Cassation sur le pourvoi formé par la société anonyme Philips contre un arrêt rendu le 10 mai 1960 par la Chambre d'accusation de la Cour d'appel de Rabat qui s'est déclarée incompétente pour connaître de sa constitution de partie civile contre Aa Ac du chef d'émission de chèques sans provision.
2 mars 1961
Dossier n°5794
La Cour ,
SUR LE MOYEN UNIQUE DE CASSATION ;
Vu l'article 72 du dahir du 19 janvier 1939 qui dispose : « Les juridictions instituées par le dahir du 12 août 1913, relatif à l'organisation judiciaire au Maroc, connaîtront de la répression des infractions en matière de chèques telles qu'elles sont précisées aux articles 70, 71 et 74 du présent dahir toutes les fois qu'un ressortissant de ces juridictions aura un intérêt en cause » ;
Vu l'article 4 du dahir du 11 août 1922 ainsi conçu : « Les tribunaux institués par le dahir du
12 août 1913 relatif à l'organisation judiciaire au Maroc sont compétentes pour appliquer les peines prévues par le présent dahir et aussi pour juger les procès intentés par ou contre les sociétés de capitaux marocaines ou étrangères » ;
Attendu que par la décision attaquée la Chambre d'accusation de la Cour d'appel de Rabat a confirmé une ordonnance du juge d'instruction du tribunal de première instance de Rabat en date du 29 décembre 1959 pour laquelle ce magistrat s'était déclaré incompétent pour connaître de la plainte avec constitution de partie civile formée par la société anonyme marocaine » Philips » contre Aa Ac de nationalité marocaine, pour émission de chèques postaux sans provision préalable ou disponible ;
Que cet arrêt a été rendu notamment au motif que la compétence attribuée par l'article 4 du dahir du 11 août 1922 aux juridictions instituées par le dahir du 12 août 1913 pour connaître des procès intentés par ou contre les sociétés de capitaux marocaines ou étrangères serait limitée aux » « procès civils à l'exclusion des poursuites pénales » ;
Attendu qu'en statuant ainsi la Cour d'appel a violé les dispositions législatives sus-énoncées ; Qu'il résulte en effet de l'article 4 du dahir du 11 août 1922 que les sociétés de capitaux, quelle
que soit leur nationalité, sont des ressortissants des juridictions instituées par le dahir du 12 août 1913, et qu'aucune disposition dudit texte ne permet de restreindre cette compétence d'attribution aux seuls instances suivies devant les juridictions civiles ;
Que dés lors, en application de l'article 72 susvisé du dahir du 19 janvier 1939 dont l'article 74 (second alinéa) étend les dispositions aux infractions commise en matière de chèques postaux la société anonyme marocaine « Philips » société de capitaux au préjudice de laquelle les chèques postaux dépourvus de provision avaient été émis et qui avait en conséquence un intérêt indiscutable en la cause, était recevable à saisir de son action le juge d'instruction au tribunal de première instance de Rabat ;
PAR CES MOTIFS
Casse et annule, entre les parties au présent arrêt, la décision rendue le 10 mai 1960 par la
chambre d'accusation de la Cour d'appel de Rabat ;
Pour être statué à nouveau conformément à la loi, renvoie la cause et les parties devant la même
juridictions autrement composée.
Président : M.Deltel. -Rapporteur : M.Zehler. -Avocat général : M.Ruolt. -Avocat : Me Tramini.i.
Observations
L'art. 4 du dahir du 11 août 1922, relatif aux sociétés de capitaux, dont la Chambre criminelle cite le texte dans son arrêt, ne restreint pas la compétence des juridictions modernes aux seules instances suivies devant les tribunaux civils.

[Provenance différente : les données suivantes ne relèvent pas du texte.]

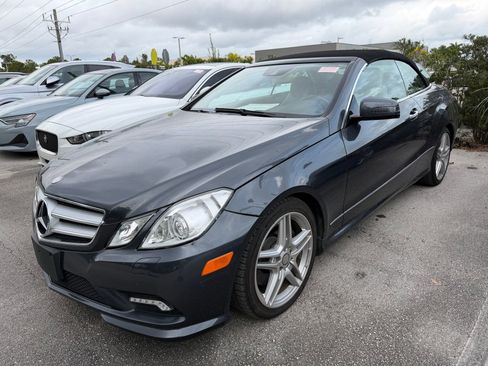 Used 2011 Mercedes-Benz E 550 Cabriolet image 3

Par suite une société anonyme marocaine (c'est-à dire une société dont le siège social a été établi sans fraude au Maroc, quelle que soit la nationalité des associés, V. l'art.7 du dahir du 12 août 1913 sur la Condition civile ; Rabat 7 mars 1923, Rec.t.2.246, Pendant 1926.2.61 ; Cons. D'Et.28 nov.1939, Rec.t.10.94 ; Ad Ab, Partage de compétence et conflits de juridictions au Maroc, Gaz.trib.M.1974.165 . La nationalité marocaine, D.1948 , chron.III ; Le droit des sociétés dans le Maroc moderne) ressortissante des juridictions modernes et qui a, comme bénéficiaire du chèque, un « intérêt en cause », au sens de l'art.72 Dh.19 janv.1939 formant nouvelle législation sur les paiements par chèques, peut se constituer partie civile contre un prévenu marocain pour émission de chèque sans provision.
Une société à responsabilité limitée a la même faculté en vertu des dispositions de l'art. 7 du dahir 1er sep.1926, dont les termes reproduisent ceux de l'art.4 Dh.11 août 1922.